Opinion | UK U-turn on Wafer Feb puts America first, Britain last
By Tom Fowdy
Last week the British government announced a cancellation of the takeover of the Newport Wafer fab by the Netherlands-based chip firm Nexperia, which is owned by a Chinese company. The government claims that the annulment is because of "national security concerns" having already been subject to a review. The review had been proposed since April, however, it was delayed over six months due to the leadership crisis in the British government, wherein a series of scandals and disastrous policies brought down the administrations of Boris Johnson and Liz Truss.
The review was in fact the second of its kind too. The first was a year ago, wherein the deal was in fact approved. The decisive factor was to nobody's surprise, the pressure of the United States government, which demanded as part of their technological containment push against China, that Britain block the investment. The US routinely forces its allies around the world to block Chinese semiconductor investments and takeovers, even if the company in question has no high-end or military-use products. The Newport Wafer Fab, of course, doesn't.
The United States is seeking to take control of the entire global semiconductor chain in its favor in the bid to squeeze China. This has included increasingly sweeping and large-scale sanctions and embargos on China's own technology industry and companies, the vetoing of investments as set out above and the application of billions in subsidies directed towards forcibly reshoring manufacturing. Across the board, the US is tearing up the global supply chain and rebuilding one around itself. The US sees the domination of high-end technology as the fundamental key to military and strategic hegemony.
The United Kingdom, however, is hardly part of this game.

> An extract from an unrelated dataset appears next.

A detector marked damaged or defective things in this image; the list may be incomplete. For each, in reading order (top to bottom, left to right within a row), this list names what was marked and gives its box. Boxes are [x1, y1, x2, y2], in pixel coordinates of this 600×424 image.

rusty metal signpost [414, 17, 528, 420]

Beyond the Japanese-owned ARM, the United Kingdom is not a serious player in the global semiconductor supply chain precisely because the country long made the political design to destroy its industrial base in favor of extreme free market policies in the 1980s and 1990s. The Newport Wafer fab is not a globally competitive or consequential firm. A business that has long been running at a loss and dependent upon regional subsidies, it only makes 180-200nm wafers which can be used only for simple devices such as household appliances.
It has no relevance whatsoever to global titans such as TSMC or Samsung, and cannot be used for the products the US identifies in its "strategic competition" against China which have included artificial intelligence, leading-edge node chips, quantum chips and chips with military or dual node usage. When looked at it from this angle, the premise that the takeover of the firm constitutes a "national security threat" is a complete lie, and it also represents the 2nd time in which the UK has U-turned on a critically important Chinese investment upon facing US pressure, when they had already approved it and said it was safe. This behavior runs completely contrary to the way and rules in which a free-market economy professes to operate, and damages the credibility of the British government.

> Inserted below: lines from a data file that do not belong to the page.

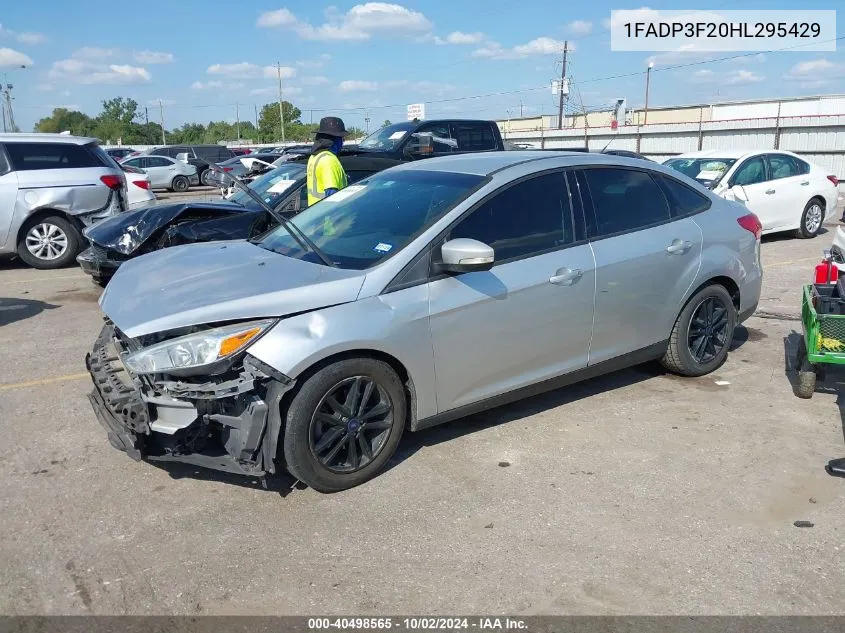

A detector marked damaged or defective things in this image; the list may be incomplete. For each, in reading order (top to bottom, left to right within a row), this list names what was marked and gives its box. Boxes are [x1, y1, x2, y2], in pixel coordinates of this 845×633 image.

wrecked vehicle [0, 135, 127, 268]
wrecked vehicle [76, 154, 398, 286]
crumpled front bumper [85, 324, 290, 476]
broken headlight assembly [123, 318, 276, 372]
cracked hood [99, 241, 366, 338]
wrecked vehicle [87, 151, 764, 492]
damaged silver sedan [87, 151, 764, 492]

The decision to veto the takeover of the firm has also attracted significant domestic opposition. The company's staff association wrote a letter to the government saying: "We are in disbelief that you have decided to order Nexperia to sell their semiconductor factory in Newport. We are also angry that your decision might imply that a member of our team may, in some obscure way, undermine the UK's national security. The company also criticized the decision, further noting: "More than 500 employees in Newport also raised their own significant concerns about such a divestment - the government has chosen not to listen to them and instead taken this decision which puts the livelihoods of them and their families, as well as more than £100m of taxpayers' money, completely unnecessarily at risk".
Since having left the European Union in the name of "Brexit", the UK government has used the phrase "global Britain"- However, as the Newport Wafer saga shows, and likewise with 5G, the United Kingdom is repeatedly undermining and cutting off its own nose to spite its face, in appeasement of American preferences. The UK desperately wants a trade with the United States, but the highly protectionist "America first" status quo, shows no interest in doing so. Britain is happy to put anything on the altar of Washington D.C to try and get such, even to the point it is willing to undermine jobs, investment and opportunities with one of its most critical trade and investment partners: China. This was a short-sighted, geopolitically motivated and costly decision that has put America first and British workers last.